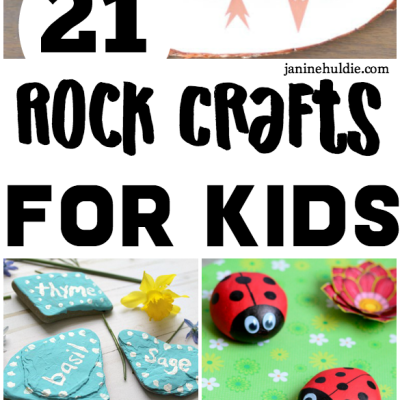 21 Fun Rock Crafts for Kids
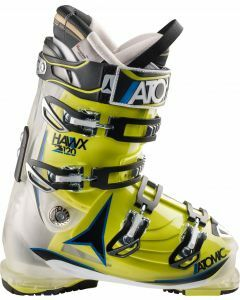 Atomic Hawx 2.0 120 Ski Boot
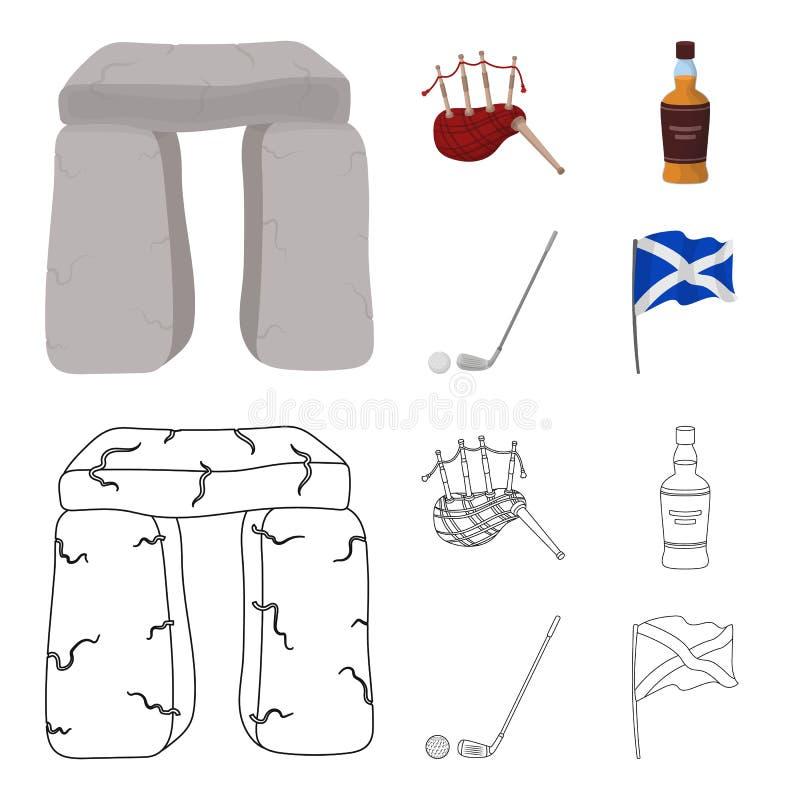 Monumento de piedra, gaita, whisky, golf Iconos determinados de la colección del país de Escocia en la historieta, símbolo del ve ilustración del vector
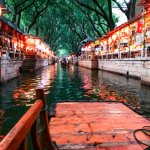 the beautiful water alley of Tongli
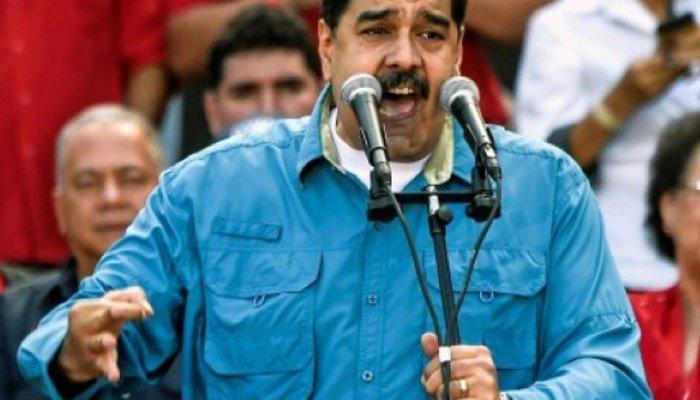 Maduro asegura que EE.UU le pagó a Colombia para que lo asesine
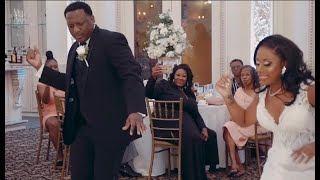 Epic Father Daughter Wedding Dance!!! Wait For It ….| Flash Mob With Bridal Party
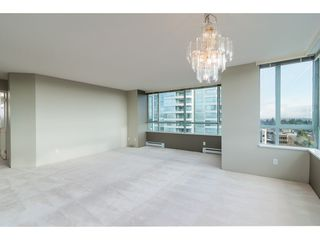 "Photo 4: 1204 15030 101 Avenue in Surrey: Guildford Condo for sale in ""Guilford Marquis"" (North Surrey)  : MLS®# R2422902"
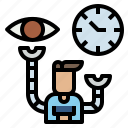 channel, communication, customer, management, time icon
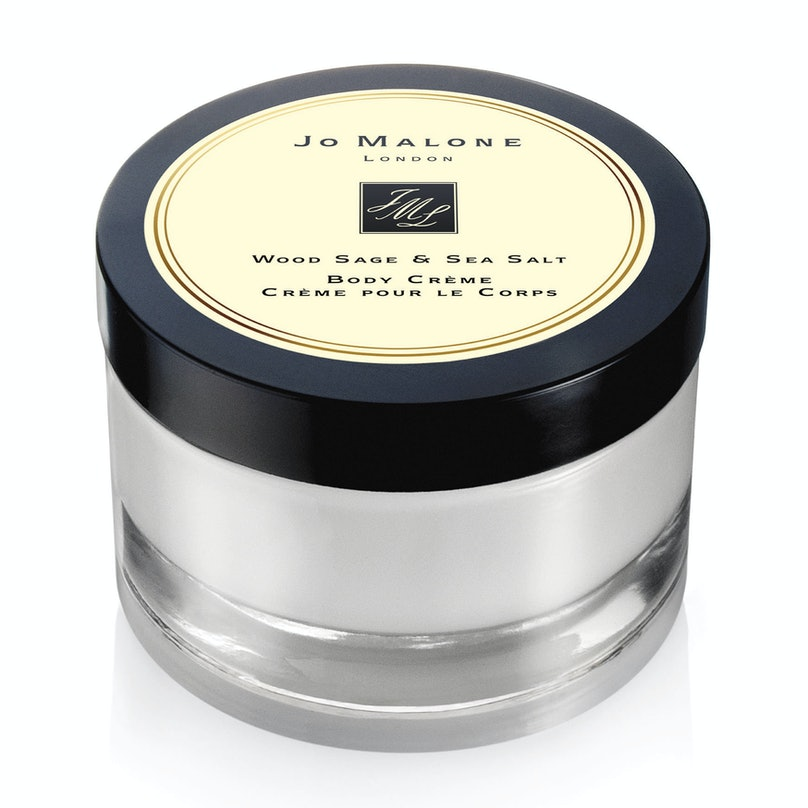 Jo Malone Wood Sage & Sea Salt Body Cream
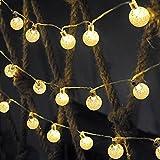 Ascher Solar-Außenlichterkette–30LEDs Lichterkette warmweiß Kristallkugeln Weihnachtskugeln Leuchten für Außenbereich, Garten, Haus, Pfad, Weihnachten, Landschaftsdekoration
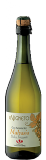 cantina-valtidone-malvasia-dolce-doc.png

...

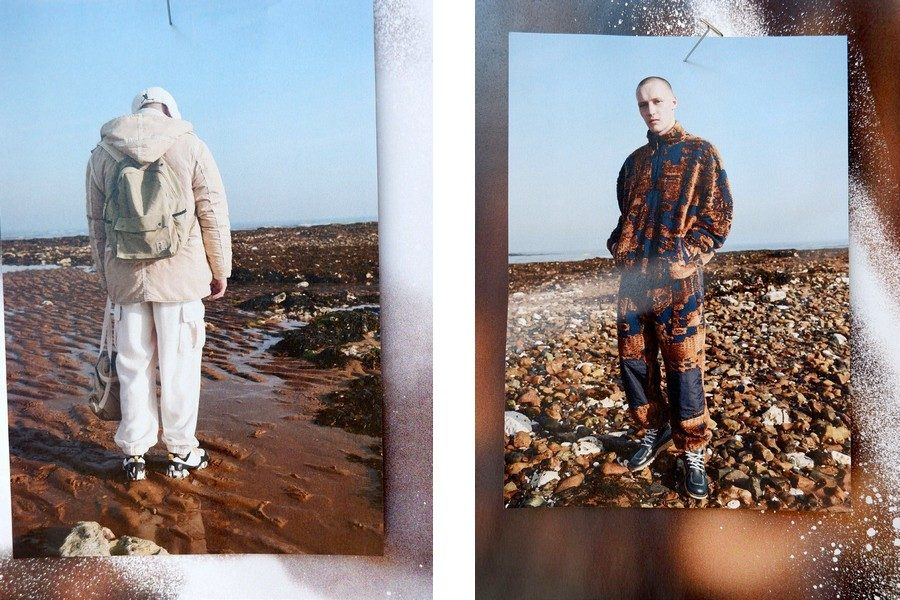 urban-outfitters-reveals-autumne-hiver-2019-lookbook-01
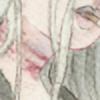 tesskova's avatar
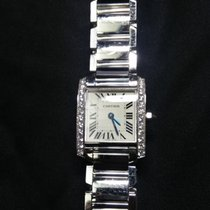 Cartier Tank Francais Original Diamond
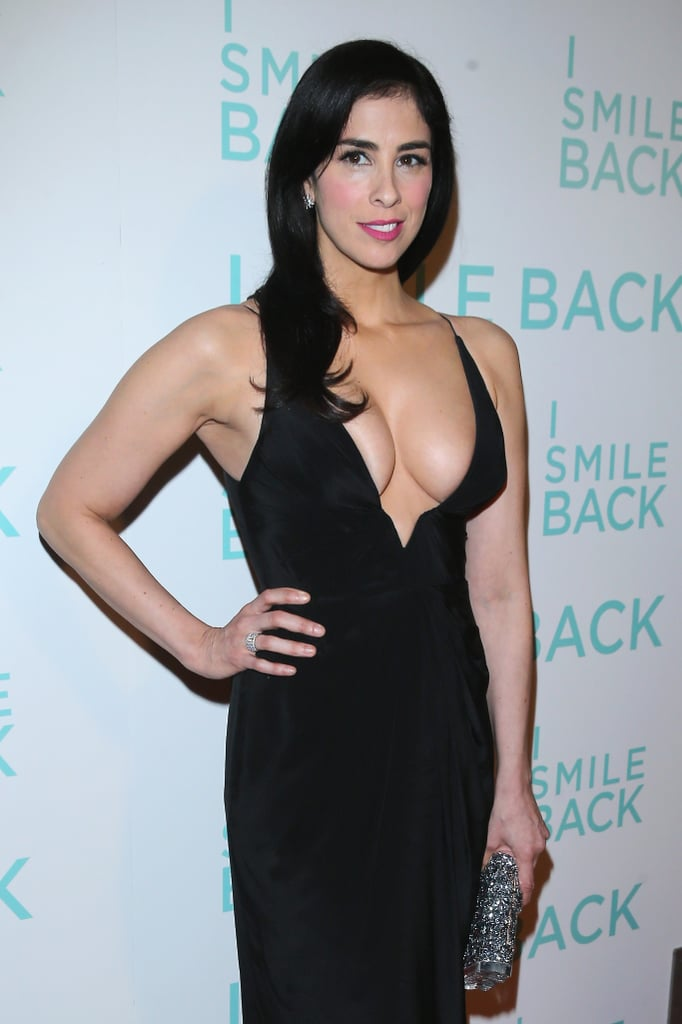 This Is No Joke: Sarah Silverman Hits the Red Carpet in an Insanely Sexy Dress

● **Task instructions**
Give the lines above again exactly, from the one containing "urban-outfitters-reveals-autumne-hiver-2019-lookbook-01" to the one containing "This Is No Joke: Sarah", both included, but leave out the pictures.

● **Task result**
 urban-outfitters-reveals-autumne-hiver-2019-lookbook-01
 tesskova's avatar
 Cartier Tank Francais Original Diamond
 This Is No Joke: Sarah Silverman Hits the Red Carpet in an Insanely Sexy Dress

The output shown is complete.